本文:
================
生物多様性 世界の流行語大賞ノミネート作品

SBI2の2日目、こちらに滞在して10日以上が過ぎました。ほぼ休みなく会議やセミナーやサイドイベントに出ていると、何度も出てくるキーワードというのがあります。(*なお、生物多様性条約にタイトルにあるような流行語を決める仕組みは特にありません)誰かが流行らせようとしているのかもしれないし、誰かが造語として作ったのかもしれないし、ある時誰かが使い勝手が良くて使ってみたらみんなも使い始めたということかもしれません。こういう流行しているキーワードから、世界の動きを想像するのも参考になるかもしれません。

唯一の休みの日にも関わらず、150人近くがセミナーに参加

唯一の休みの日にも関わらず、150人近くがセミナーに参加

1. Paris Momentum of Biodiversity 生物多様性のパリモメンタム

モメンタムとは「盛り上がり」というような意味です。中国で開催予定の生物多様性条約第15回締約国会議に向けて作り上げたい雰囲気、といった文脈でこの言葉が出てきます。パリで開かれた気候変動枠組み条約締約国会議で生まれた意欲的なルールである「パリ協定」のような注目され、サポートされるものを、COP15でも作り上げたい・合意したいという思いがあります。
================
作業内容:
• A. 本文では、「モメンタム」はどういう意味だと説明されていますか。
• B. 次の(i)〜(iii)が本文の内容と合っているかどうか、それぞれ「はい」か「いいえ」で答え、判断の根拠となる本文の言葉をそのまま引用してください。
(i) 生物多様性条約には、流行語を決める仕組みがある。
(ii) 生物多様性条約第15回締約国会議は、中国で開催される予定である。
(iii) 筆者がこちらに滞在してから、10日以上が過ぎている。
• C. 本文から、「生物多様性 世界の流行語大賞ノミネート作品」で始まり「したいという思いがあります。」で終わるまでの部分を、一字も変えずに書き写してください。
================
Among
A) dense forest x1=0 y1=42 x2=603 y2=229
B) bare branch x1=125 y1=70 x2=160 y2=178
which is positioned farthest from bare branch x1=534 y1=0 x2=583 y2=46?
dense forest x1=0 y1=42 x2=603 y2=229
================
各作業の解答:
• A. 「盛り上がり」というような意味です。

• B.
(i) いいえ。「生物多様性条約にタイトルにあるような流行語を決める仕組みは特にありません」
(ii) はい。「中国で開催予定の生物多様性条約第15回締約国会議」
(iii) はい。「こちらに滞在して10日以上が過ぎました」

• C.
生物多様性 世界の流行語大賞ノミネート作品

SBI2の2日目、こちらに滞在して10日以上が過ぎました。ほぼ休みなく会議やセミナーやサイドイベントに出ていると、何度も出てくるキーワードというのがあります。(*なお、生物多様性条約にタイトルにあるような流行語を決める仕組みは特にありません)誰かが流行らせようとしているのかもしれないし、誰かが造語として作ったのかもしれないし、ある時誰かが使い勝手が良くて使ってみたらみんなも使い始めたということかもしれません。こういう流行しているキーワードから、世界の動きを想像するのも参考になるかもしれません。

唯一の休みの日にも関わらず、150人近くがセミナーに参加

唯一の休みの日にも関わらず、150人近くがセミナーに参加

1. Paris Momentum of Biodiversity 生物多様性のパリモメンタム

モメンタムとは「盛り上がり」というような意味です。中国で開催予定の生物多様性条約第15回締約国会議に向けて作り上げたい雰囲気、といった文脈でこの言葉が出てきます。パリで開かれた気候変動枠組み条約締約国会議で生まれた意欲的なルールである「パリ協定」のような注目され、サポートされるものを、COP15でも作り上げたい・合意したいという思いがあります。